EXCERPTED TEXT =
═══

This adds $1$ measurement, denoted as $\tt{fgweight}$, for each correspondence.
\item Correspondence distance:
This is the Euclidean distance between the corresponding descriptors, $\elltwo{\desc_i - \desc_j} / Z$.
This serves as a measure of visual similarity between the features.
(Recall $Z\tighteq\sqrt{2}$ for SIFT descriptors).
This adds $1$ measurement, denoted as $\tt{match\_dist}$, for each correspondence.
\item Normalizer distance:
This is the distance between a matching descriptor and the normalizing descriptor, %
$\elltwo{\desc_c - \descnorm_c} / Z$.
This serves as a measure of visual distinctiveness of the features.
We also include a weighted version of this measurement by multiplying it with the foregroundness score.
This adds $2$ measurements, denoted as $\tt{norm\_dist}$ and $\tt{weighted\_norm\_dist}$, for each
correspondence.
\item Ratio score:
This is the one minus the ratio of the correspondence distance to the normalizer distance, %
$1 - \elltwo{\desc_i - \desc_j} / \elltwo{\desc_c - \descnorm_c}$.
This combines both similarity and distinctiveness.
Note that this is one minus the measure used to filter correspondences in the ratio test.

═══

AVAILABLE DATA =

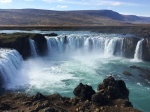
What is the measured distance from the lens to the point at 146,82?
3381 cm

═══

WHAT IS NEEDED = Reproduce the text on correspondence measurements from "We also include" up to and including "the ratio test.". The lines are separate material and have nothing to do with the text on correspondence measurements.

EXERCISE RESPONSE =
We also include a weighted version of this measurement by multiplying it with the foregroundness score.
This adds $2$ measurements, denoted as $\tt{norm\_dist}$ and $\tt{weighted\_norm\_dist}$, for each
correspondence.
\item Ratio score:
This is the one minus the ratio of the correspondence distance to the normalizer distance, %
$1 - \elltwo{\desc_i - \desc_j} / \elltwo{\desc_c - \descnorm_c}$.
This combines both similarity and distinctiveness.
Note that this is one minus the measure used to filter correspondences in the ratio test.